En este momento histórico que no ha tocado vivir tenemos dificultades para conocer y apreciar al Espíritu Santo, ya que, por un lado, no somos seres espirituales puros sino encarnados, y, por otro lado, estamos inmersos en una sociedad de la imagen y los sentidos, el materialismo en todos los ámbitos de la vida ordinaria, antípoda de la espiritualidad, nos dificultad este encuentro con el Espíritu Santo.
Vemos a diario como la moral ha quedado relegada al rescoldo de las tibiezas, incluso, se hace alarde de conductas inmorales y amorales, siendo necesario más que nunca la presencia del Espíritu Santo para poder desatarnos de las ataduras del mal que nos aceña sobre la esencia del ser humano. En la vida de los cristianos, de los cofrades, “quien no nace del agua y del Espíritu no puede ver el Reino de Dios”.
Pero sobre todo, el Espíritu Santo es el amor. El símbolo con el que se materializó en Pentecostés fue el fuego, que significa amor.
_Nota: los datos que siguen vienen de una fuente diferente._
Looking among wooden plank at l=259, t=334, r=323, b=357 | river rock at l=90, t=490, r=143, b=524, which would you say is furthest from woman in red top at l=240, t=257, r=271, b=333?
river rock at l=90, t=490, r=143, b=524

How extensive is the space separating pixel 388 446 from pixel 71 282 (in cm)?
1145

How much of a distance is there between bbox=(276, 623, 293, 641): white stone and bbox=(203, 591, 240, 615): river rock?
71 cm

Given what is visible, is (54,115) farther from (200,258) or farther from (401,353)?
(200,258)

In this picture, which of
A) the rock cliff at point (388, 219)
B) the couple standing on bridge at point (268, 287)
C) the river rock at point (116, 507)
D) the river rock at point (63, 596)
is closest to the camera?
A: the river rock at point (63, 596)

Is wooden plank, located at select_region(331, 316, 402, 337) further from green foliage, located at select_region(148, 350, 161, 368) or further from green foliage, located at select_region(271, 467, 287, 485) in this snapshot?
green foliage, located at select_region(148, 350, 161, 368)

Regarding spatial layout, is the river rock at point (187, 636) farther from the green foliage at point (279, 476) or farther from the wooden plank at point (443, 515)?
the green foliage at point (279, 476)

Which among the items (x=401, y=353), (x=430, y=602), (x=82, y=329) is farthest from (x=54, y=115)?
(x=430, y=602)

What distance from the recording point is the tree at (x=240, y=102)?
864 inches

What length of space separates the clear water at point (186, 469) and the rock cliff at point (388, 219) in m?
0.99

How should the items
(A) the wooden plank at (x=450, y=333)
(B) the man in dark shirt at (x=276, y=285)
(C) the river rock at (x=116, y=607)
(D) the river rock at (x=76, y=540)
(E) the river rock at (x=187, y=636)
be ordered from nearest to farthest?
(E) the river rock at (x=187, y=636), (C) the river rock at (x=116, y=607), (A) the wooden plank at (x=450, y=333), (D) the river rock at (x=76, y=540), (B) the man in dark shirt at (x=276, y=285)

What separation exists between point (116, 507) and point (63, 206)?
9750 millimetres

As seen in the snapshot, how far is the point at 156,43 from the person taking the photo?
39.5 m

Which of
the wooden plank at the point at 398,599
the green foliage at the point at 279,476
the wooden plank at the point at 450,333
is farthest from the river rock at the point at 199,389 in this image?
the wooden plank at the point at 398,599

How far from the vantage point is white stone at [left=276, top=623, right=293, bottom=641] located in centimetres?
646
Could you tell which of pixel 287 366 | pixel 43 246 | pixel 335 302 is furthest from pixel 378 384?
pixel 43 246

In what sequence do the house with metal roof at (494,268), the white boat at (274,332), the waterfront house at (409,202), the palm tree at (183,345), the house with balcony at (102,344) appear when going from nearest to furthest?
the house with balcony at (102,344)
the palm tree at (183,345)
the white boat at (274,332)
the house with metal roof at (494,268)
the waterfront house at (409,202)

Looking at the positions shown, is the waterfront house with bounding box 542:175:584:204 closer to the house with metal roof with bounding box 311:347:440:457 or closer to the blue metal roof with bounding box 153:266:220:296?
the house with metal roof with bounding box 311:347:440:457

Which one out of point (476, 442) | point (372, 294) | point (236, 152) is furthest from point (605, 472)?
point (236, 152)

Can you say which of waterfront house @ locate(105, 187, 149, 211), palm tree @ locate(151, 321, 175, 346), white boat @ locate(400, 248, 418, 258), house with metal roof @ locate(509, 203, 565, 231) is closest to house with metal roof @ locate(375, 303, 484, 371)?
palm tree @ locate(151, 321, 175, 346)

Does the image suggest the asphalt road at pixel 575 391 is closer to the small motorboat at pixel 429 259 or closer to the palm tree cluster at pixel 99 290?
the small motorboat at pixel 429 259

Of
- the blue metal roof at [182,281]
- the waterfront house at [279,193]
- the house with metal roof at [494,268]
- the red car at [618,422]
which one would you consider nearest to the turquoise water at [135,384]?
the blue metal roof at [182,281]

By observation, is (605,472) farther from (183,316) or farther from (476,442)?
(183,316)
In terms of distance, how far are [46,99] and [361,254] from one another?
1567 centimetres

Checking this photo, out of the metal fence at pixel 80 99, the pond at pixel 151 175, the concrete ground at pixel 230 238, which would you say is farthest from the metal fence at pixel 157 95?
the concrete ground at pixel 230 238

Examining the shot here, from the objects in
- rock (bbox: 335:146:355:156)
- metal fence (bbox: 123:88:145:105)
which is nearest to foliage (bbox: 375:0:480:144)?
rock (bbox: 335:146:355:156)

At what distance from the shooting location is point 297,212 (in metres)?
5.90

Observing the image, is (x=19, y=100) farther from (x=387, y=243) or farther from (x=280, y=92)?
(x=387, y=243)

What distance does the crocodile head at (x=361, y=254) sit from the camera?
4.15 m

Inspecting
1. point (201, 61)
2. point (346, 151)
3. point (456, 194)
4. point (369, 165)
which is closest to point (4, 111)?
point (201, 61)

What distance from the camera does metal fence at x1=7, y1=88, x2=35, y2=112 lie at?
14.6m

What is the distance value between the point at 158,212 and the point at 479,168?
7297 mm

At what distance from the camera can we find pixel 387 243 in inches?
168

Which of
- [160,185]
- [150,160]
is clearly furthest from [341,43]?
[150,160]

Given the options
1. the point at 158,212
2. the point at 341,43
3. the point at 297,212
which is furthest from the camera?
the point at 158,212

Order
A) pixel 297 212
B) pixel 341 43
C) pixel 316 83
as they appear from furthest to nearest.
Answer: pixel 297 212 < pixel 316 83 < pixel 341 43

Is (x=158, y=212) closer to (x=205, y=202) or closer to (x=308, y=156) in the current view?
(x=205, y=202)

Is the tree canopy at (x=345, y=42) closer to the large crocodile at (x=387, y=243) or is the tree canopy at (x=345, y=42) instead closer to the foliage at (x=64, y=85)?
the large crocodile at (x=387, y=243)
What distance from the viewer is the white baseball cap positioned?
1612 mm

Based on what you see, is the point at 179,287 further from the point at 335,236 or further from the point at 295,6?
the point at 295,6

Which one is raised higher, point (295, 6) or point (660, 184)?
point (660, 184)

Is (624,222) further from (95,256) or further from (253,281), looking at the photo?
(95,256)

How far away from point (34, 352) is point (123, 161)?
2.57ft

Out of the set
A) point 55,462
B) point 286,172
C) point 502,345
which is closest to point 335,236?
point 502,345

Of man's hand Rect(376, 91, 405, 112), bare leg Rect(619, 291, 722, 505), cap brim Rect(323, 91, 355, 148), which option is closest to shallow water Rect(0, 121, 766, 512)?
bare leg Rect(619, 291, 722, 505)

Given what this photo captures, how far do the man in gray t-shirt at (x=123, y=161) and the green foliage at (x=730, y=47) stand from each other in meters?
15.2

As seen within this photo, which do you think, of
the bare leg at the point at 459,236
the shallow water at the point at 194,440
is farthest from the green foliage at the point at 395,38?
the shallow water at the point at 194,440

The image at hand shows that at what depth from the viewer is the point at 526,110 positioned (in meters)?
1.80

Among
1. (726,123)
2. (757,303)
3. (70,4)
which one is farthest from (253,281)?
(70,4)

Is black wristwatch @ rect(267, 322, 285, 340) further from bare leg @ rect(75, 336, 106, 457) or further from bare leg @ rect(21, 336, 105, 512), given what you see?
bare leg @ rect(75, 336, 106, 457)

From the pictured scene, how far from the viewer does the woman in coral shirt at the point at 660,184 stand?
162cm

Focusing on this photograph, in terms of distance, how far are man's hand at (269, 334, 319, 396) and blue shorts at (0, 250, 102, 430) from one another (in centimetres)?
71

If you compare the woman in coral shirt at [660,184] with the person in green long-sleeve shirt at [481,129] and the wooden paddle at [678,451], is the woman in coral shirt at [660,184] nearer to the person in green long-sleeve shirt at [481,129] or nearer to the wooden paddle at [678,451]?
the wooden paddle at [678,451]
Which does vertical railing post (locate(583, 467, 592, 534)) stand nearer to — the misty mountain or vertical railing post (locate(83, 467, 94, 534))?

En las relaciones internas con Dios, el Espíritu Santo es amor que une al Padre y al Hijo, y el Único que podrá hacer armonizar los distintos miembros y carismas del Cuerpo Místico de Cristo que formamos la Iglesia. El pluralismo eclesial es enriquecedor cuando todos estemos al servicio de los demás, a la comunidad, y no suponga cisma alguno ni egocentrismo.
En conclusión, hoy como ayer, como siempre, esta fiesta de Pentecostés, que tiene un referente internacional en la religiosidad popular con la Virgen del Rocío en Almonte, Huelva, con la veneración a los Simpecados presentes en la Misa Pontifical, presente también el de Almería, y durante el discurrir de la Blanca Paloma en la madrugada del lunes por las casas de hermandad, es una forma de nuestra catolicidad cristiana para que el Espíritu Santo promueva con su aire de divina majestad el mensaje evangélico, única verdad revelada por Dios, inculturizándose a través de los Sacramentos en las distintas lenguas y culturas de la humanidad.